__SET PROBLEM__
From the line containing "Thinking about camera" down to the last line of the listing, quote everything word for word, and nothing else, keeping pictures out.

__Excerpt from a dataset__
>> Start

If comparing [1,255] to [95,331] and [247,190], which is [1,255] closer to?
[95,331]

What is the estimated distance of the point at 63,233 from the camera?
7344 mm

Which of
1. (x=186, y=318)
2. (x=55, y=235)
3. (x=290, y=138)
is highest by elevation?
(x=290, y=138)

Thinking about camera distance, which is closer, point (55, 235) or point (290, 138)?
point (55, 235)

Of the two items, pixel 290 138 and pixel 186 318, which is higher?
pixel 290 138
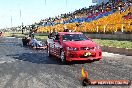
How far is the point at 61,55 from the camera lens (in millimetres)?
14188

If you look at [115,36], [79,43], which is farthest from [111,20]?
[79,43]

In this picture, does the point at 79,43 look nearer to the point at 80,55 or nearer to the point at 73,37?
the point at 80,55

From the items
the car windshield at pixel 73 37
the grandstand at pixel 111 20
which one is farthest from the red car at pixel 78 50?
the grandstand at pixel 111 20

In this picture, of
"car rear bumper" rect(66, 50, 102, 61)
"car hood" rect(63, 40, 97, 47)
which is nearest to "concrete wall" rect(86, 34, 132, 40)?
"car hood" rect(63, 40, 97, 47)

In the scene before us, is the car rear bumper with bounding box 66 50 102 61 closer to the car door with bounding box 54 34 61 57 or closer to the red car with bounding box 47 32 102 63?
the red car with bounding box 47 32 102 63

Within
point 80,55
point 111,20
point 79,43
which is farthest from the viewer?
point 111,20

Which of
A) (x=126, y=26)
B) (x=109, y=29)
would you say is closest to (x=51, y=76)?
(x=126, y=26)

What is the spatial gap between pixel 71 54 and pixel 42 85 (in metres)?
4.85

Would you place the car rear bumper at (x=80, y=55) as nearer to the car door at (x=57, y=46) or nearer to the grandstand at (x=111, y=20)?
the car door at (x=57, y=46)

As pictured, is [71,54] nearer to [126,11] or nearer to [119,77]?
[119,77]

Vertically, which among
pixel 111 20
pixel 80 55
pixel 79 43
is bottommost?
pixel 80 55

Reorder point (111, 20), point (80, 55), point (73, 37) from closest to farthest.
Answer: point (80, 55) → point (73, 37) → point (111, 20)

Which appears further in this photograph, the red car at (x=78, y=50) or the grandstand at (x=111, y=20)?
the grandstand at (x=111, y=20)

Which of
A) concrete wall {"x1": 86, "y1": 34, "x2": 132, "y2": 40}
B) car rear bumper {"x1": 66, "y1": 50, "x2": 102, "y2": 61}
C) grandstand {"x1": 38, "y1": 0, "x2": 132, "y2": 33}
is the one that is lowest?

>> End

__RESULT OF THIS TASK__
Thinking about camera distance, which is closer, point (55, 235) or point (290, 138)?
point (55, 235)

Of the two items, pixel 290 138 and pixel 186 318, which is higher?
pixel 290 138
How far is the point at 61,55 from the camera lens (in millimetres)?
14188

If you look at [115,36], [79,43], which is farthest from [111,20]?
[79,43]

In this picture, does the point at 79,43 look nearer to the point at 80,55 or nearer to the point at 73,37?
the point at 80,55

From the items
the car windshield at pixel 73 37
the grandstand at pixel 111 20
which one is farthest from the red car at pixel 78 50?
the grandstand at pixel 111 20

In this picture, of
"car rear bumper" rect(66, 50, 102, 61)
"car hood" rect(63, 40, 97, 47)
which is nearest to "concrete wall" rect(86, 34, 132, 40)?
"car hood" rect(63, 40, 97, 47)

In the scene before us, is the car rear bumper with bounding box 66 50 102 61 closer to the car door with bounding box 54 34 61 57 or closer to the red car with bounding box 47 32 102 63?
the red car with bounding box 47 32 102 63

Within
point 80,55
point 111,20
point 79,43
which is farthest from the viewer?
point 111,20

Which of
A) (x=126, y=26)
B) (x=109, y=29)
would you say is closest to (x=51, y=76)?
(x=126, y=26)

What is the spatial gap between pixel 71 54 and pixel 42 85 (in metres)?
4.85

Would you place the car rear bumper at (x=80, y=55) as nearer to the car door at (x=57, y=46) or nearer to the grandstand at (x=111, y=20)?
the car door at (x=57, y=46)

As pictured, is [71,54] nearer to [126,11] or nearer to [119,77]?
[119,77]

Vertically, which among
pixel 111 20
pixel 80 55
pixel 79 43
is bottommost?
pixel 80 55

Reorder point (111, 20), point (80, 55), point (73, 37) from closest to farthest.
Answer: point (80, 55) → point (73, 37) → point (111, 20)

Which appears further in this photograph, the red car at (x=78, y=50) or the grandstand at (x=111, y=20)?
the grandstand at (x=111, y=20)

Which of
A) concrete wall {"x1": 86, "y1": 34, "x2": 132, "y2": 40}
B) car rear bumper {"x1": 66, "y1": 50, "x2": 102, "y2": 61}
C) grandstand {"x1": 38, "y1": 0, "x2": 132, "y2": 33}
is the one that is lowest?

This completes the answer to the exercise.